6. Sevgi, Şarap ve Yol Ayrımı: “Yok cumartesiymiş, yok cumaymış, bence ne farkı var?”
Mevlânâ, cumartesi ve cuma gibi dini sembolleri aşarak, evrensel bir anlayışı dile getirir. Bu, ritüellerin ötesinde bir hakikat arayışıdır. Hakikati arayan kişi için dini ritüellerin ve geleneklerin sınırları aşılır.
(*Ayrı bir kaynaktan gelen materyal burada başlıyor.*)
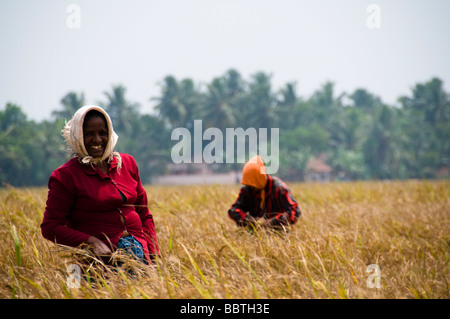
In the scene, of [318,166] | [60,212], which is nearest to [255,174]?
[60,212]

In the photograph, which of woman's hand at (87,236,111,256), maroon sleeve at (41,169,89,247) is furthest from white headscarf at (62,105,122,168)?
woman's hand at (87,236,111,256)

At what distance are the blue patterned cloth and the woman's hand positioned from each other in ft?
0.42

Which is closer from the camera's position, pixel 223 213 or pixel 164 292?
pixel 164 292

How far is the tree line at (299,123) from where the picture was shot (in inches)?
1628

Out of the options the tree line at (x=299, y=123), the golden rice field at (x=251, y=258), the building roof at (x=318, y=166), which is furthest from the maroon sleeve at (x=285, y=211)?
the building roof at (x=318, y=166)

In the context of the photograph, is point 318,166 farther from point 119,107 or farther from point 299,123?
point 119,107

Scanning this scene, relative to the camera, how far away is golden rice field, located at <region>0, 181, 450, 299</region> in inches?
70.7

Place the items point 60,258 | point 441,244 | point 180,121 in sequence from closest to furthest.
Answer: point 60,258
point 441,244
point 180,121

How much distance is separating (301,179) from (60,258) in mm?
40263

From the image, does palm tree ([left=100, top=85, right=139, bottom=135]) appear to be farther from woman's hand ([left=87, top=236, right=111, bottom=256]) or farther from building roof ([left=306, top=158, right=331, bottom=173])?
woman's hand ([left=87, top=236, right=111, bottom=256])

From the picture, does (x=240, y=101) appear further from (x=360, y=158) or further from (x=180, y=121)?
(x=360, y=158)
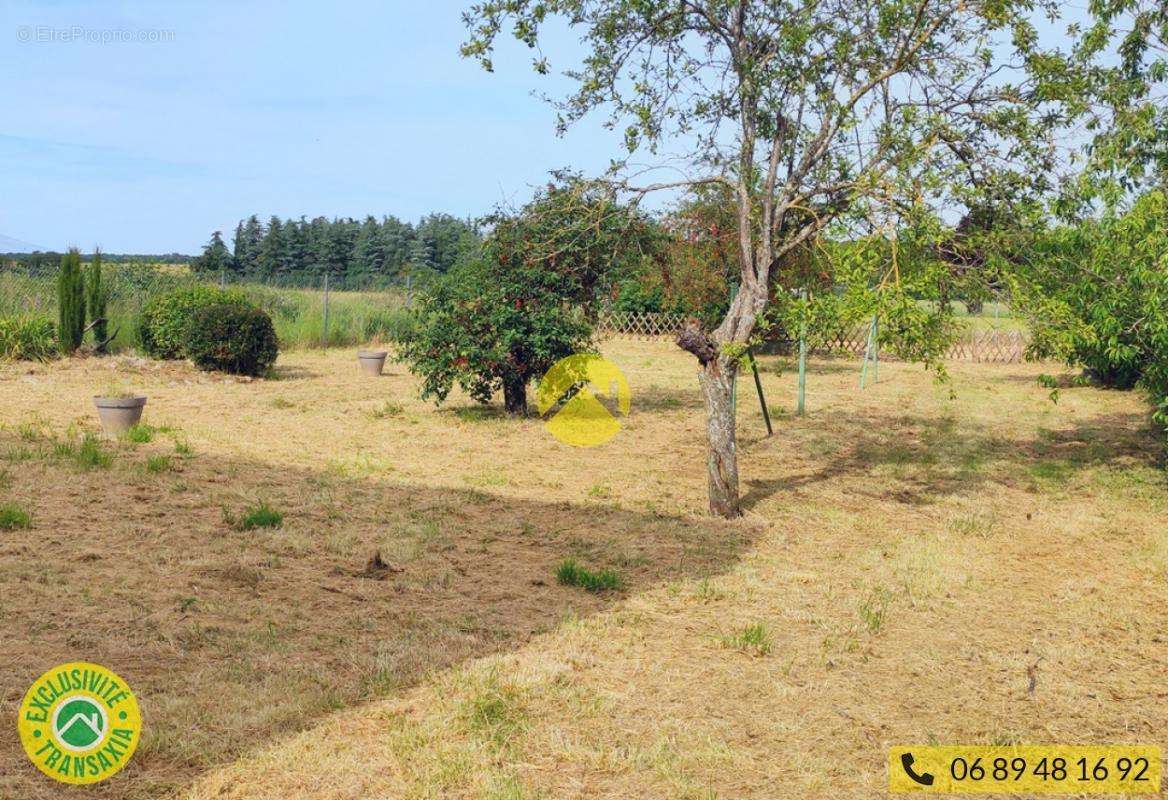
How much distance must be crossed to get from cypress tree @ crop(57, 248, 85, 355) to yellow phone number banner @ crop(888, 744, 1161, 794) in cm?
1647

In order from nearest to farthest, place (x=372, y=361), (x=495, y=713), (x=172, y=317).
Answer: (x=495, y=713) < (x=172, y=317) < (x=372, y=361)

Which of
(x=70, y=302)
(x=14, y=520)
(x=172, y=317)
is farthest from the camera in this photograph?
(x=70, y=302)

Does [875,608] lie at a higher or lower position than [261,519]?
lower

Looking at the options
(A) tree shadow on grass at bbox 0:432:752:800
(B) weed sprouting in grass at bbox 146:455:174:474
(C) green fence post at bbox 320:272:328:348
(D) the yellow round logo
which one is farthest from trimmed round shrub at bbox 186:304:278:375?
(B) weed sprouting in grass at bbox 146:455:174:474

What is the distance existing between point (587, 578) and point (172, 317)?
42.0 ft

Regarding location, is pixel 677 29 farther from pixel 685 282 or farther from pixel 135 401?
pixel 685 282

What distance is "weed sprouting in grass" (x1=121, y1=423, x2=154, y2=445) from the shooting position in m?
9.22

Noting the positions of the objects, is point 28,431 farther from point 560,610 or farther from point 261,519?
point 560,610

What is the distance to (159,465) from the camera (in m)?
7.92

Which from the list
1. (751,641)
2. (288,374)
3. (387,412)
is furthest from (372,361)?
(751,641)

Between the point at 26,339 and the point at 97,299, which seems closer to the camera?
the point at 26,339

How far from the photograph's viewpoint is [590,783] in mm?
3330

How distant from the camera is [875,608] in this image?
5.29 m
Önemli olan, insanın kalbinde taşıdığı sevgi ve hakikatin peşinden gitmesidir.
Bu noktada Mevlânâ, insanı dışsal ibadetlerden çok, içsel bir farkındalığa davet eder. Onun için önemli olan, ritüellerin ne zaman ve nasıl yapıldığı değil, kalbin ne kadar saf ve Allah’a yönelmiş olduğudur. Bu, insanın manevi birliği ve ilahi hakikatle olan derin bağlantısını vurgular.
İlahi Hakikate Yolculuk
Mevlânâ’nın dizeleri, insanın dünyevi sınırlamalardan sıyrılarak ilahi hakikati bulma yolculuğunu anlatır. Bu yolculukta sevgi, merhamet, safiyet ve ilahi aşkla donanmış bir kalp gereklidir. İnsan-ı Kâmil, ne altına ne de dünya nimetlerine bağlı kalır; o, her gün kendini yeniden doğuran ve her gün daha da saflaşan bir varlıktır. Bu yolculuk, dünyevi arzuların ötesinde, gerçek sarhoşluğun ilahi aşk ve hakikatte olduğunu gösterir.
Mevlânâ’nın felsefesi, insanı dünyevi kimliklerden sıyrılarak özüyle buluşmaya çağırır. Bu çağrı, insanı kâmil olma yolunda bir rehber niteliğindedir ve insan ruhunun derinliklerine inerek, hakikatin yüceliğine işaret eder.